Answer (b): The value of the series for x = 1/2 is ln(2).

Key Takeaway: Mastering convergence tests (Ratio Test, Root Test, Alternating Series Test, etc.) is essential. Recognizing common Maclaurin series can significantly simplify the problem.

Essential Calculus BC Concepts

The 2013 International Practice Exam underscores the significance of mastering the following Calculus BC concepts:

• Limits and Continuity: Understanding the formal definition of a limit, evaluating limits using various techniques (L'Hopital's Rule), and analyzing continuity.
• Derivatives: Applying differentiation rules (power rule, product rule, quotient rule, chain rule), implicit differentiation, and related rates.
• Applications of Derivatives: Optimization problems, curve sketching, Mean Value Theorem, and analysis of motion.
• Integrals: Evaluating definite and indefinite integrals, using substitution, integration by parts, and partial fractions.
• Applications of Integrals: Area between curves, volume of solids of revolution, arc length, and average value of a function.
• Differential Equations: Solving separable differential equations, initial value problems, and modeling with differential equations.
• Sequences and Series: Convergence and divergence tests (Ratio Test, Root Test, Alternating Series Test, Comparison Tests), power series, Taylor series, and Maclaurin series.
• Parametric Equations, Polar Coordinates, and Vector-Valued Functions: Calculus with parametric equations, polar coordinates, and vector-valued functions (derivatives, integrals, arc length, velocity, and acceleration).

Strategies for Exam Success

• Practice, Practice, Practice: Work through numerous practice problems, including past AP exams and other practice materials.
• Understand the Concepts: Don't just memorize formulas; strive to understand the underlying concepts.
• Master Algebraic Manipulation: Strong algebra skills are essential for simplifying expressions and solving equations.
• Utilize Your Calculator Effectively: Learn how to use your calculator efficiently for graphing, evaluating integrals, and solving equations.
• Show Your Work Clearly: In the free-response section, show all your steps and provide clear explanations.
• Manage Your Time Wisely: Pace yourself during the exam and allocate time to each question appropriately.
• Review and Correct Your Mistakes: Analyze your mistakes and learn from them.
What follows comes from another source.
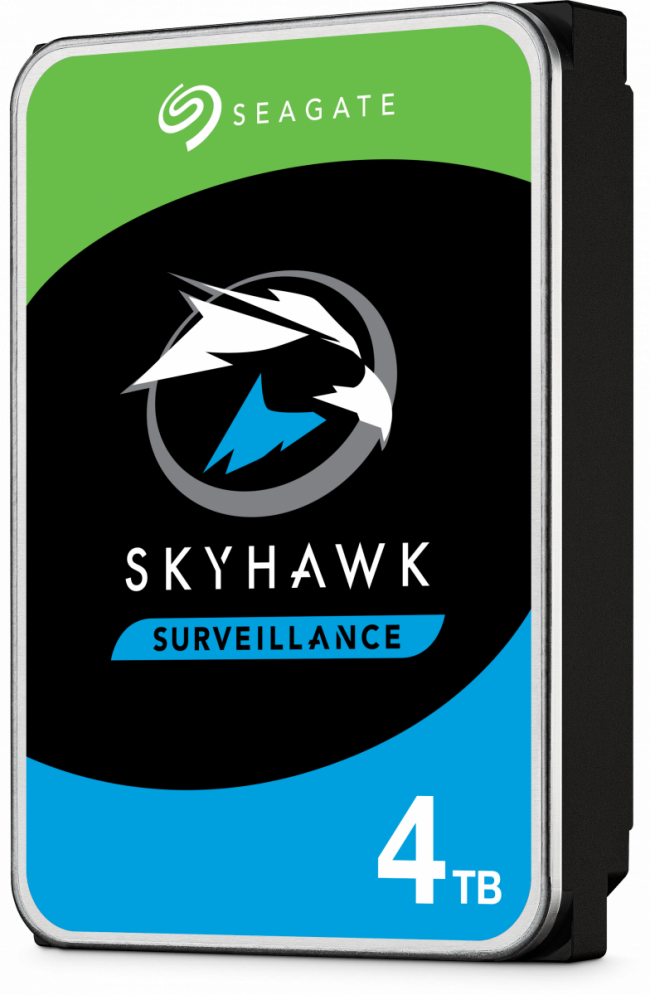 Жесткий диск Seagate Skyhawk Surveillance — для бизнеса и офиса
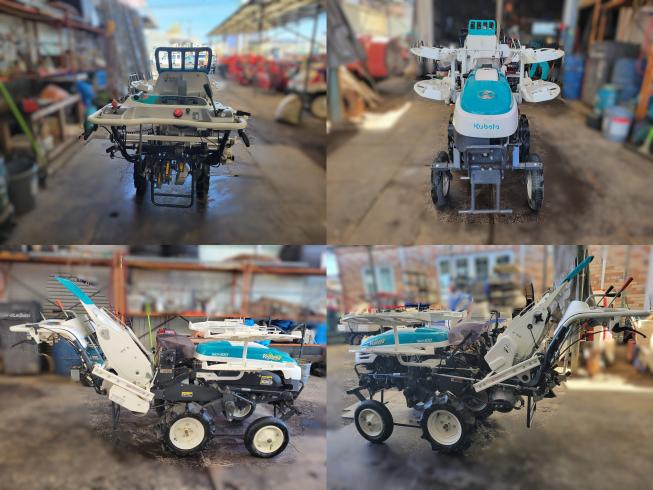 野菜移植機 SKP-100　岐阜 写真２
Focus on areas where you struggle.

Conclusion

The 2013 International Practice Exam: Calculus BC answers provide invaluable insights into the exam's content and expectations. By thoroughly understanding the solutions, mastering the essential calculus concepts, and implementing effective test-taking strategies, students can significantly enhance their preparation and achieve success on the AP Calculus BC exam. Remember that consistent practice and a deep understanding of the material are the keys to unlocking your full potential in calculus. Good luck!